Embryo and Its Mitochondria.

Antioxidants (Basel) 2021 Jan 20;10(2). Epub 2021 Jan 20.

MITOVASC, Angers University, INSERM 1083-CNRS 6015, IBS-CHU, 49000 Angers, France.

The mitochondria, present in almost all eukaryotic cells, produce energy but also contribute to many other essential cellular functions. One of the unique characteristics of the mitochondria is that they have their own genome, which is only maternally transmitted via highly specific mechanisms that occur during gametogenesis and embryogenesis. The mature oocyte has the highest mitochondrial DNA copy number of any cell. This high mitochondrial mass is directly correlated to the capacity of the oocyte to support the early stages of embryo development in many species. Indeed, the subtle energetic and metabolic modifications that are necessary for each of the key steps of early embryonic development rely heavily on the oocyte's mitochondrial load and activity.
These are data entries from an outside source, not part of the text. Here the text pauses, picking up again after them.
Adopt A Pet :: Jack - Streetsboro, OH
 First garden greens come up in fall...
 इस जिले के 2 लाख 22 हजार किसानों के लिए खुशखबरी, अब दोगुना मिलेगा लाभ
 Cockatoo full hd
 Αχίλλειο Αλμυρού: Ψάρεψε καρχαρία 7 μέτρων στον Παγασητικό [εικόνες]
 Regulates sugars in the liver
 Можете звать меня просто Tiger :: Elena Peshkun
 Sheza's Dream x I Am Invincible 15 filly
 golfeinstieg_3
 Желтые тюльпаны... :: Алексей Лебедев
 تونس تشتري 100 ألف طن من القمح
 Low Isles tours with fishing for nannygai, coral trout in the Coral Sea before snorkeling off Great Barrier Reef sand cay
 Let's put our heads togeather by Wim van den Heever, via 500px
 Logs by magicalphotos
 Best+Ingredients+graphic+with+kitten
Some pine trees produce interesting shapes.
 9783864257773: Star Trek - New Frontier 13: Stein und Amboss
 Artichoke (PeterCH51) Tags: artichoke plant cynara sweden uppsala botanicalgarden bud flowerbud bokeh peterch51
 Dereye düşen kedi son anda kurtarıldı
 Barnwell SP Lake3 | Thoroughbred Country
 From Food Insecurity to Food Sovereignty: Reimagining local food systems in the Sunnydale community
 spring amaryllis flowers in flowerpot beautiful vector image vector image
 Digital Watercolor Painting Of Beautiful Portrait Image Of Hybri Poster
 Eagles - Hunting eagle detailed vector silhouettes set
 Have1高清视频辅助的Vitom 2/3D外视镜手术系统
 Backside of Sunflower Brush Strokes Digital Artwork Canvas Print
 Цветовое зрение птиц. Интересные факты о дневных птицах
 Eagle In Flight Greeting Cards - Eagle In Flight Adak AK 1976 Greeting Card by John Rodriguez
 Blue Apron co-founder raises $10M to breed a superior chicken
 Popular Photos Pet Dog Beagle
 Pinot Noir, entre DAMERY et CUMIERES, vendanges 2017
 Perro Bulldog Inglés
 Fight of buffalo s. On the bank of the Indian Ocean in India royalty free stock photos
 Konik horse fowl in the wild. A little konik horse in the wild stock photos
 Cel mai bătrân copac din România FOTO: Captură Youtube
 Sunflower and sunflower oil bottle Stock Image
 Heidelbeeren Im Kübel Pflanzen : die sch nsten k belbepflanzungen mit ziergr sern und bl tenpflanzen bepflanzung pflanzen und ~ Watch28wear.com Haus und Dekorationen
For example, epigenetic reprogramming depends on the metabolic cofactors produced by the mitochondrial metabolism, and the reactive oxygen species derived from the mitochondrial respiratory chain are essential for the regulation of cell signaling in the embryo. All these elements have also led scientists to consider the mitochondria as a potential biomarker of oocyte competence and embryo viability, as well as a key target for future potential therapies. However, more studies are needed to confirm these findings. This review article summarizes the past two decades of research that have led to the current understanding of mitochondrial functions in reproduction.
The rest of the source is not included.